Each step is independently reversible. Each step runs while the system serves traffic.

Why It Matters Here

  • the moment your database has non-trivial data, you cannot ALTER TABLE ... ADD NOT NULL DEFAULT X without thinking
  • schema changes that look identical differ sharply in cost: PostgreSQL adding a nullable column with no default is metadata-only and fast; adding NOT NULL DEFAULT expensive_function() used to rewrite the entire table (improved in PG 11+ but still a footgun)
  • every irreversible migration is a potential outage; expand/backfill/contract makes everything reversible

Concrete Example

Goal: add customer.country (non-null, derived from billing_address.country), to a 200 M-row table without downtime.

Expand:

ALTER TABLE customer ADD COLUMN country CHAR(2) NULL;
-- Metadata-only in modern PostgreSQL. Immediate.

Deploy application version N+1 that writes both old and new columns (dual-write).

Backfill in chunks:

-- Run in a loop until 0 rows affected, outside the main transaction.
UPDATE customer
SET country = ba.country_code
FROM billing_address ba
WHERE ba.customer_id = customer.id
AND customer.country IS NULL
AND customer.id IN (
SELECT id FROM customer WHERE country IS NULL LIMIT 10000
);

Each batch is small enough to commit without holding long locks. When SELECT COUNT(*) FROM customer WHERE country IS NULL hits 0, move on.

Cut over:

-- Add a NOT VALID constraint (cheap; validates without a full scan).
ALTER TABLE customer
ADD CONSTRAINT customer_country_not_null CHECK (country IS NOT NULL) NOT VALID;

-- Then validate it (scans the table but does not lock writes).
ALTER TABLE customer VALIDATE CONSTRAINT customer_country_not_null;

Deploy application version N+2 that reads and writes only the new column.

Contract: in a later release, drop the dual-write, and if desired drop the CHECK and replace it with a proper ALTER COLUMN ... SET NOT NULL (now cheap because the constraint already proved it).

Common Confusion / Misconception

"ALTER TABLE is always fast." Some variants take an ACCESS EXCLUSIVE lock and rewrite the entire table. Renaming, changing types, and adding columns with non-trivial defaults are the usual culprits. Always check your engine's docs for lock level.

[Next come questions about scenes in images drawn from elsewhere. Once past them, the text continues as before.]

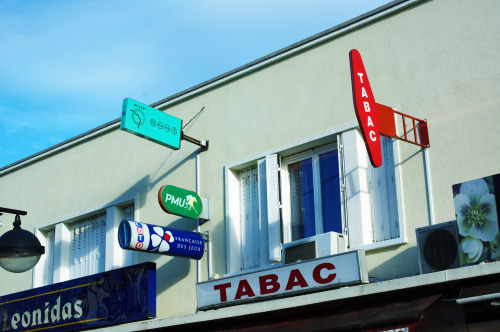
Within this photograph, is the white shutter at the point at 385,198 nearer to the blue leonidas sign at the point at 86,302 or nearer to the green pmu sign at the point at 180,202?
the green pmu sign at the point at 180,202

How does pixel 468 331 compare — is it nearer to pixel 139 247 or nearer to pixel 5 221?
pixel 139 247

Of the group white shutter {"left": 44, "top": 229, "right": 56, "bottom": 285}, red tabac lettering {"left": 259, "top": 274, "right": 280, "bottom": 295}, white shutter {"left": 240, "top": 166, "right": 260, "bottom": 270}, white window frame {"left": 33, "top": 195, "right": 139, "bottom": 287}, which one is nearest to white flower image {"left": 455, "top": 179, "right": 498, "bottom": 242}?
red tabac lettering {"left": 259, "top": 274, "right": 280, "bottom": 295}

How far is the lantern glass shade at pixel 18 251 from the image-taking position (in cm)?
1023

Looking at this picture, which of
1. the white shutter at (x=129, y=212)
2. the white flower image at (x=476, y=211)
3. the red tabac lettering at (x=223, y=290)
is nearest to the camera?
the white flower image at (x=476, y=211)

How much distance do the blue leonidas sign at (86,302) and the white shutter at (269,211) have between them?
5.75ft

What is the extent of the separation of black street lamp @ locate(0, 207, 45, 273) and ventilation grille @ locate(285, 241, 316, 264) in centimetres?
326

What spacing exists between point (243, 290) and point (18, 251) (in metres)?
2.94

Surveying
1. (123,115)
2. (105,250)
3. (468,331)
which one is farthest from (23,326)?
(468,331)

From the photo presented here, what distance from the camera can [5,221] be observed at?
1606cm

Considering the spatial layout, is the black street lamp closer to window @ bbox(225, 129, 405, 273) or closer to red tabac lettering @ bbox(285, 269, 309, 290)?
window @ bbox(225, 129, 405, 273)

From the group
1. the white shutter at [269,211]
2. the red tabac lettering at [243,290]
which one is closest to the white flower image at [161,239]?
the white shutter at [269,211]

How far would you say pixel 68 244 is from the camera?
14508mm

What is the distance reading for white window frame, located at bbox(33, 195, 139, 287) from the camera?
527 inches

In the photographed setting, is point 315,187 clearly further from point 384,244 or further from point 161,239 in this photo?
point 161,239
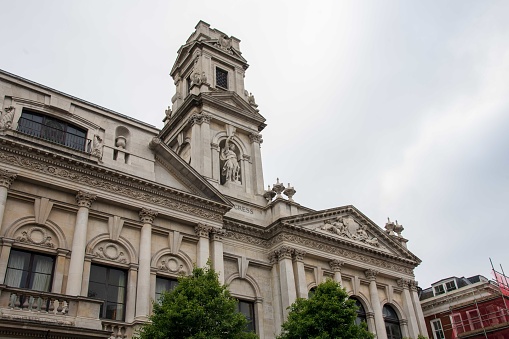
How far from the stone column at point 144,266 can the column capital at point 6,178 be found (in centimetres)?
574

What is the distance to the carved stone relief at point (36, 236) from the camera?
2123 cm

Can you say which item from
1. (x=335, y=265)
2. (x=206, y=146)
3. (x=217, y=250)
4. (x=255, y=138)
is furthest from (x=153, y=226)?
(x=255, y=138)

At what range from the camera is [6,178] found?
21.2 m

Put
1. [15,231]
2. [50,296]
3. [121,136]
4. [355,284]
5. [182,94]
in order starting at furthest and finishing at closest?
[182,94], [355,284], [121,136], [15,231], [50,296]

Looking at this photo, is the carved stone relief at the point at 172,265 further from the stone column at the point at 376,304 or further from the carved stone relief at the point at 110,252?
the stone column at the point at 376,304

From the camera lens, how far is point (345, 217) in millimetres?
33531

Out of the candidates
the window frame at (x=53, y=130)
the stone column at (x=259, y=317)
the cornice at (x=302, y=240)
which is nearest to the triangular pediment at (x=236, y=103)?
the cornice at (x=302, y=240)

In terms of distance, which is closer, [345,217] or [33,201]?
[33,201]

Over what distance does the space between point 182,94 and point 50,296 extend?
78.4ft

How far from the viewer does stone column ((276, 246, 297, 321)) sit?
27.6m

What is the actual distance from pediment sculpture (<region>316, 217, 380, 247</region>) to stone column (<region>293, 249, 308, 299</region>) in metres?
2.72

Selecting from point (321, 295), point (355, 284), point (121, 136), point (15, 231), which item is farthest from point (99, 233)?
point (355, 284)

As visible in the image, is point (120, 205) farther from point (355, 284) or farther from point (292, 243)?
point (355, 284)

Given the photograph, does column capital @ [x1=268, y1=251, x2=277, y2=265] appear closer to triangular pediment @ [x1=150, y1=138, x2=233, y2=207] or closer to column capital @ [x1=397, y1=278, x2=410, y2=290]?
triangular pediment @ [x1=150, y1=138, x2=233, y2=207]
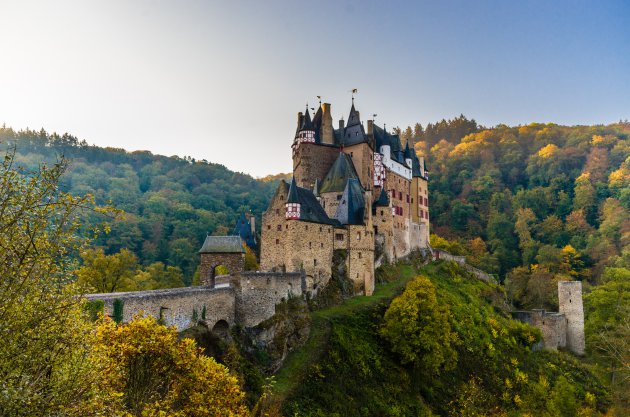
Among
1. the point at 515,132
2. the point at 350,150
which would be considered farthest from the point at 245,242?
the point at 515,132

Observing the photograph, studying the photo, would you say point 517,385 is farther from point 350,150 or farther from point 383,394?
point 350,150

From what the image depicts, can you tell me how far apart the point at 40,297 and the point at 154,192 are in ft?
291

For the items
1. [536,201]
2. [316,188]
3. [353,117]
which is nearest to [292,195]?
[316,188]

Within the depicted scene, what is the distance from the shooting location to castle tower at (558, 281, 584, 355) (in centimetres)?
5109

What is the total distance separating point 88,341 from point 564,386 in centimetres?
3878

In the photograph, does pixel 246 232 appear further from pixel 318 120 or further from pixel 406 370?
pixel 406 370

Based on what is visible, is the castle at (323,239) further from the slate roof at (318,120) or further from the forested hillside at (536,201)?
the forested hillside at (536,201)

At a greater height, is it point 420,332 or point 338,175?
point 338,175

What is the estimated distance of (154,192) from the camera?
95688 millimetres

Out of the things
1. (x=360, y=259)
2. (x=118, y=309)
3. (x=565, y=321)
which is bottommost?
(x=565, y=321)

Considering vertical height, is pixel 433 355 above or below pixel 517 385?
above

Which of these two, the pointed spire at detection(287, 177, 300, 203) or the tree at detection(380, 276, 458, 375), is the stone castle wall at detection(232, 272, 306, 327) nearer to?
the pointed spire at detection(287, 177, 300, 203)

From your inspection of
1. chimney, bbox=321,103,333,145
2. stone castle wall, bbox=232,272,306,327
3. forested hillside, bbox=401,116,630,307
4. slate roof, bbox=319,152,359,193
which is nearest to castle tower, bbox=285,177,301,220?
stone castle wall, bbox=232,272,306,327

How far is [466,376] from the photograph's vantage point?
36.5 metres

"I can add a NOT NULL column with a default in one statement." You can, but historically on some engines this rewrites the table. PostgreSQL 11+ stores the default in the catalog and avoids the rewrite if the default is a constant; non-constant defaults still rewrite.

"Rolling back a migration means running the down script." Rolling back a committed migration may mean losing data, especially for drops and renames. Expand-contract is the reason that rollback, in practice, is "don't do step N+2 until you are confident in step N+1."

How To Use It

For every schema change:

  1. Classify the change as additive (safe), backfilling (requires expand), or destructive (requires contract).
  2. Check lock behavior in your engine's docs. If it takes ACCESS EXCLUSIVE on a big table, rewrite as expand/backfill/contract.
  3. Make every intermediate state valid for the current application version.
  4. Write the rollback step for each step.
  5. Test on a realistic-size dataset before production.
  6. Do not combine two destructive steps in one release.

Check Yourself

  1. Why do we add a NOT VALID constraint first and VALIDATE it separately?
  2. What is the risk of a single-statement ALTER TABLE ADD COLUMN c INT NOT NULL DEFAULT 0 on a 1 TB table?
  3. When is a "rename column" actually two migrations in production?

Mini Drill or Application

Plan an online migration for each of the following, with expand/backfill/cut-over/contract phases and the DDL for each:

  1. Split users.name into users.first_name and users.last_name.
  2. Add a UNIQUE constraint on users.email where existing data may contain duplicates.
  3. Change price NUMERIC(10,2) to price_cents BIGINT across a schema that uses it in joins.

For each, name the application-side changes required between phases.